THE INPUT START

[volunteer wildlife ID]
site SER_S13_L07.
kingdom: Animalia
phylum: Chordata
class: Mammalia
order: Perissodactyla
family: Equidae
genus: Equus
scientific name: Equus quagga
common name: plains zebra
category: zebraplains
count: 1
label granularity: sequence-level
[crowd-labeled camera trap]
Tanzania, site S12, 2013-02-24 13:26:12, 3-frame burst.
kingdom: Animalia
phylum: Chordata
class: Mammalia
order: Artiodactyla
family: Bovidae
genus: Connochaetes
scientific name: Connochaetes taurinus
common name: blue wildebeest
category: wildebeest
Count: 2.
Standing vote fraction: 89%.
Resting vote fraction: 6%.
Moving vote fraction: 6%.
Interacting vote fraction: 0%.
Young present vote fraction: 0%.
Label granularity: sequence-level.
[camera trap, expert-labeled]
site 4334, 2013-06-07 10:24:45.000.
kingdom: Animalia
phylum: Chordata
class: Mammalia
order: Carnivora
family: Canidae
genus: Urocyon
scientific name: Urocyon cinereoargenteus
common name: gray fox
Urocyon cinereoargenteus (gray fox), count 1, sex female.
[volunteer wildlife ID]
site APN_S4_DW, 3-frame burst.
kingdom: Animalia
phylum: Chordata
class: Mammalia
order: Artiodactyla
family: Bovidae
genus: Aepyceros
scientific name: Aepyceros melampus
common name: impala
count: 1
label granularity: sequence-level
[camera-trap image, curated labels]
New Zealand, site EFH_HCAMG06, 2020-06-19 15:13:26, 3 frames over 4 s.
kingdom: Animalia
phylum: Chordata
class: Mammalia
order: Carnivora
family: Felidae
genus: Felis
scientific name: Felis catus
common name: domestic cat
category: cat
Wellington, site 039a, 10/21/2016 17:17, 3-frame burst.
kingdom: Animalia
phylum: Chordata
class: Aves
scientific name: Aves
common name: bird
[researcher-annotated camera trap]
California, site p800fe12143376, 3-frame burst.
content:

THE INPUT END

#### [REQUIREMENT]
Look for the word "fraction". Copy out every line of the data that has it.

#### [WRITTEN RESPONSE]
Standing vote fraction: 89%.
Resting vote fraction: 6%.
Moving vote fraction: 6%.
Interacting vote fraction: 0%.
Young present vote fraction: 0%.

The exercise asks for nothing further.